§ **Rows from a collection**
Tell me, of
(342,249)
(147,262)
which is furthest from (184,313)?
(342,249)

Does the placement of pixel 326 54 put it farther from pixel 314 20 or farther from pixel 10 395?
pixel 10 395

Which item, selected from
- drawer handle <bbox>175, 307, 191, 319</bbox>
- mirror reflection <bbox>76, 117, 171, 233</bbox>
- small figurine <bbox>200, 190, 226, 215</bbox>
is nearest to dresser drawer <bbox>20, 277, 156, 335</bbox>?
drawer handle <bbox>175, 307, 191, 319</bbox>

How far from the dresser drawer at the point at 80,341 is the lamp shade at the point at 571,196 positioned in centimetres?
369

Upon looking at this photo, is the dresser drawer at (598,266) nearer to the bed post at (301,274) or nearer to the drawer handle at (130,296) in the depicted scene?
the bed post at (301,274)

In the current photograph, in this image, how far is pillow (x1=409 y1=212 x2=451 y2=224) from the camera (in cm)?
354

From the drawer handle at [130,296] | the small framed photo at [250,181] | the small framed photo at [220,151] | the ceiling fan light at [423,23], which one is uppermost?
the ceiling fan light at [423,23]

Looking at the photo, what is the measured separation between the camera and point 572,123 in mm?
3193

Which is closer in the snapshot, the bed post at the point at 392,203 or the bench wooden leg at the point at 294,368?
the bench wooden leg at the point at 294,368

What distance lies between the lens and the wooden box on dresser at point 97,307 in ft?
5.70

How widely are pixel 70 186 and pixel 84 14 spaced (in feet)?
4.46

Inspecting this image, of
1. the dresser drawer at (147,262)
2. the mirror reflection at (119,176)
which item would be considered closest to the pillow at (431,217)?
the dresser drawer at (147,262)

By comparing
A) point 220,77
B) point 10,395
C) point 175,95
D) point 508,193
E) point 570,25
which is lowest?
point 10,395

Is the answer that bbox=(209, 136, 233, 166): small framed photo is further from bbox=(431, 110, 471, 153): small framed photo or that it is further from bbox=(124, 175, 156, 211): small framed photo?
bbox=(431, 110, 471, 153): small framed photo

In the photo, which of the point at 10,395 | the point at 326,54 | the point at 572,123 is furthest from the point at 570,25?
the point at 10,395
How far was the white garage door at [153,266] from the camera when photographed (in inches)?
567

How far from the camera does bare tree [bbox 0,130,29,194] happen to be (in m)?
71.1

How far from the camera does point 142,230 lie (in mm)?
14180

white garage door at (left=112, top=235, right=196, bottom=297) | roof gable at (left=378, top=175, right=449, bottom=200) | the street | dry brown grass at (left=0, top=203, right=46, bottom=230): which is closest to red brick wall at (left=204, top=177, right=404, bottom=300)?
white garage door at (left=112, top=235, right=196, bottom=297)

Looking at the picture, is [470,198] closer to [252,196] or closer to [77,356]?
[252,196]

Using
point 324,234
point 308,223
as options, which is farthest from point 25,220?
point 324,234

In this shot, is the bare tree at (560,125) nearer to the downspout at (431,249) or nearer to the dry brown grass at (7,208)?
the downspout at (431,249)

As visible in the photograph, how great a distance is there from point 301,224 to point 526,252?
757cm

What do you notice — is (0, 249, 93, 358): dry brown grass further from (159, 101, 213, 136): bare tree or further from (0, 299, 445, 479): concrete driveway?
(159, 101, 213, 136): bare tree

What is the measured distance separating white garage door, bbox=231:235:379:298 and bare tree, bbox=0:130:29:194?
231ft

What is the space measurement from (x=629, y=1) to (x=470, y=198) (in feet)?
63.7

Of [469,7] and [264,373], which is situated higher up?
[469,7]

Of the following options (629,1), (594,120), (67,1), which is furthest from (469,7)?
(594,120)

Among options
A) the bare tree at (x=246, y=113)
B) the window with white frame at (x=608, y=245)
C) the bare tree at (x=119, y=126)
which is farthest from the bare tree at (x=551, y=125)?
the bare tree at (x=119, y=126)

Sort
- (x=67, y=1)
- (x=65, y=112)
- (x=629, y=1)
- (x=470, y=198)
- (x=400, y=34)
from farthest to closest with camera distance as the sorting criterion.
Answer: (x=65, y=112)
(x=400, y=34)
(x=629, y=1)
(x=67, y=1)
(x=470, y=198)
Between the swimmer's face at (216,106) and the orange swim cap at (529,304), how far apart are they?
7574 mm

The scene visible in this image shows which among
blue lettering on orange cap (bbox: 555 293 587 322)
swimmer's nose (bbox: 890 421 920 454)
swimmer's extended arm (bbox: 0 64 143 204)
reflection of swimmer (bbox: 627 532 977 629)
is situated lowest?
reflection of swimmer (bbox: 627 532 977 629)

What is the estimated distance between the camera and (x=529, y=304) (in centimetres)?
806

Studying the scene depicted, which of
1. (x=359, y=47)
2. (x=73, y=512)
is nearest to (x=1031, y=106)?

§ **SET EXERCISE**
Copy out everything from the line containing "As visible in" down to the end of the rows, character for character.

§ **ANSWER TO THE TASK**
As visible in the photograph, how great a distance is there from point 301,224 to point 526,252?
757cm

What do you notice — is (0, 249, 93, 358): dry brown grass further from (159, 101, 213, 136): bare tree or further from (0, 299, 445, 479): concrete driveway?
(159, 101, 213, 136): bare tree

What is the measured distance separating white garage door, bbox=231:235:379:298 and bare tree, bbox=0:130:29:194?
231ft

What is the space measurement from (x=629, y=1) to (x=470, y=198) (in feet)?
63.7

Of [469,7] and [264,373], which is situated higher up?
[469,7]

Of the following options (629,1), (594,120), (67,1), which is furthest from (469,7)?
(594,120)

Among options
A) the bare tree at (x=246, y=113)
B) the window with white frame at (x=608, y=245)
C) the bare tree at (x=119, y=126)
which is farthest from the bare tree at (x=551, y=125)?
the bare tree at (x=119, y=126)

Sort
- (x=67, y=1)
- (x=65, y=112)
- (x=629, y=1)
- (x=470, y=198)
- (x=400, y=34)
from farthest to closest with camera distance as the sorting criterion.
Answer: (x=65, y=112)
(x=400, y=34)
(x=629, y=1)
(x=67, y=1)
(x=470, y=198)
Between the swimmer's face at (216,106) and the orange swim cap at (529,304), how far apart are they?
7574 mm

The scene visible in this image shows which among
blue lettering on orange cap (bbox: 555 293 587 322)
swimmer's nose (bbox: 890 421 920 454)
swimmer's extended arm (bbox: 0 64 143 204)
reflection of swimmer (bbox: 627 532 977 629)
is situated lowest?
reflection of swimmer (bbox: 627 532 977 629)

What is the estimated distance between the camera and (x=529, y=304) (in centimetres)?
806

Studying the scene depicted, which of
1. (x=359, y=47)
2. (x=73, y=512)
is nearest to (x=1031, y=106)?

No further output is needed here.